## START Document excerpt
In the lead-up to the Iowa caucuses on Monday, Sen. Rick Scott of Florida is running a television ad targeting Democratic frontrunner Joe Biden in the Des Moines media market.

Introducing himself over a dramatic piano riff as “one of the jurors in the U.S. Senate,” Scott argues the “real story” of the impeachment trial is “the corruption Joe Biden got away with.”

“Vice President Biden threatened a foreign country,” Scott continues, “and forced them to fire a prosecutor who was investigating a company paying his son $83,000 a month.”

Scott is far from the only Republican to make this claim. Sen. Ted Cruz argued last month that as vice president, Biden “bragged publicly about withholding $1 billion in aid until Ukraine fired the prosecutor investigating Burisma, the company paying his son $1mm/yr.” Pam Bondi, a member of President Trump’s impeachment team, made a similar case during the trial this week. The White House itself promoted a video of Joe Biden speaking at a Council on Foreign Relations event in 2018, saying the former vice president “threatened to withhold aid to Ukraine unless a prosecutor was fired.”

So is it true? Did Vice President Biden “threaten to withhold aid to Ukraine unless a prosecutor was fired?”
## END Document excerpt
## START Supplied information
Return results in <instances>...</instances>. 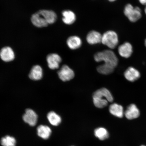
## END Supplied information
● Requests:
- A) Answer these questions about the Rick Scott ad excerpt.
(i) In which media market is Scott's television ad running?
(ii) According to Scott's ad, how much per month was the company paying Biden's son?
(iii) At what event, and in what year, was Biden speaking in the video the White House promoted?
- B) Restate word for word the part of the Rick Scott ad excerpt between "In the lead-up" and "Moines media market.", inclusive.

● Outputs for the tasks:
- A)
(i) The Des Moines media market.
(ii) $83,000 a month.
(iii) A Council on Foreign Relations event in 2018.

- B)
In the lead-up to the Iowa caucuses on Monday, Sen. Rick Scott of Florida is running a television ad targeting Democratic frontrunner Joe Biden in the Des Moines media market.